Why? What good does killing it do?


----------



## codykrr (Jun 22, 2010)

kripp_keeper said:


> Why? What good does killing it do?


have you seriously not read anything in this thread:wall::wall:


----------



## B8709 (Jun 22, 2010)

I see what your saying, and I understand it, and I agree with it except for the killing part. I just wish there was another alternative.


----------



## kripp_keeper (Jun 22, 2010)

codykrr said:


> have you seriously not read anything in this thread:wall::wall:


No my kids are bugging me and don't have time to read through it all. 

I'm asking you why someone should kill it, and what good it does. If someone is breeding hybrids killing one isn't going to stop it. I would really like to know your logic on why killing it would help stop people from breeding them.


----------



## codykrr (Jun 22, 2010)

unfortunately, i see no other alternative, due to the fact the are dishonest people willing to make a quick buck.

the other alternative would be to not breed, buy, sell or trade them. and apparently that hasnt worked as of yet.


----------



## codykrr (Jun 22, 2010)

kripp_keeper said:


> No my kids are bugging me and don't have time to read through it all.
> 
> I'm asking you why someone should kill it, and what good it does. If someone is breeding hybrids killing one isn't going to stop it. I would really like to know your logic on why killing it would help stop people from breeding them.


i suggest reading the thread then, as i am NOT repeating my logic any more.


----------



## Chris_Skeleton (Jun 22, 2010)

@codykrr 
No saying freezing it doesn't make it better, you are still killing and you have yet to give any reasoning as to why a responsible T keeper has to kill one and not keep it until it's natural death.

[Dataset excerpts]

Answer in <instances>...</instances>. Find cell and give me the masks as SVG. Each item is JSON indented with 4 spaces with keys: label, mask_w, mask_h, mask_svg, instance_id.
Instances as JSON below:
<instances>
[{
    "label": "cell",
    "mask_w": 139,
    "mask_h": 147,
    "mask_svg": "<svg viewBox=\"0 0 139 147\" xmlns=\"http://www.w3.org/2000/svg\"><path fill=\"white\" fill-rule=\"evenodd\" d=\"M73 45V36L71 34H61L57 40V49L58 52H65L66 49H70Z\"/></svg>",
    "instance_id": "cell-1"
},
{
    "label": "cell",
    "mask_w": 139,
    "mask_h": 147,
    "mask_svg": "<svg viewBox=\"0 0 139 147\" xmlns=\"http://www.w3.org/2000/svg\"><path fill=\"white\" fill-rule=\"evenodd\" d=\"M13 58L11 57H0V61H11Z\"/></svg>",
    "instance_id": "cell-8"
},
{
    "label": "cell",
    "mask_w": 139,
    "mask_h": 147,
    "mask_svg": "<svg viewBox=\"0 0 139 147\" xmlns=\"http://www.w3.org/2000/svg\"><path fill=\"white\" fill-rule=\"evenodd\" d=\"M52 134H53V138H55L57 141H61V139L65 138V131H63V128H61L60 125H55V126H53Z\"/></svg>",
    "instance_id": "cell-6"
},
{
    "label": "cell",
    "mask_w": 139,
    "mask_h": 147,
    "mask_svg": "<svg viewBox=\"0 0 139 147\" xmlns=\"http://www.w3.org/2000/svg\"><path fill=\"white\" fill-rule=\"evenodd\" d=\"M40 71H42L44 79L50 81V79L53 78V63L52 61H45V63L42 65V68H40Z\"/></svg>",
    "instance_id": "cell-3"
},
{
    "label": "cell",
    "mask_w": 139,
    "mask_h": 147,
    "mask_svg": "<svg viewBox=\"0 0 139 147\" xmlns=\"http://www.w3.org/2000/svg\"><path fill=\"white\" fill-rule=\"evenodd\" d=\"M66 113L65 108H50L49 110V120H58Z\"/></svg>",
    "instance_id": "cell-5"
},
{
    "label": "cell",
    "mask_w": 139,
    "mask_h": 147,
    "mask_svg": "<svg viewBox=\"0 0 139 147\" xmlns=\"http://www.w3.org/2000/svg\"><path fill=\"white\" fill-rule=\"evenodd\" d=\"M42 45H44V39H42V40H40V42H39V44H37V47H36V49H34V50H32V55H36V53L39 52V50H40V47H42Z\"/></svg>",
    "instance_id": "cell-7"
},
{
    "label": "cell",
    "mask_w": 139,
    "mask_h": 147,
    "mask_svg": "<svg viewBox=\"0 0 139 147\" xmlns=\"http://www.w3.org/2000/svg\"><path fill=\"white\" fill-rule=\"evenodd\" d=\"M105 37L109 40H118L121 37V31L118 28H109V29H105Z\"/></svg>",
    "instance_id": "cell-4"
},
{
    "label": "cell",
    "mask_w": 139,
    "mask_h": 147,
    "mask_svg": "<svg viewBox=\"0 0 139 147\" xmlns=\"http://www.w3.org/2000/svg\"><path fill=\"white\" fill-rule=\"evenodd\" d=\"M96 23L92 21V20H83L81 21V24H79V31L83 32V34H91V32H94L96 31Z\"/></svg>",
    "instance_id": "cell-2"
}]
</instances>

- _WHAT YOU WILL DO_
List each distinct username that appears in a post heading in the forum thread.

- _ANSWER FOR THIS EXERCISE_
codykrr, B8709, kripp_keeper, Chris_Skeleton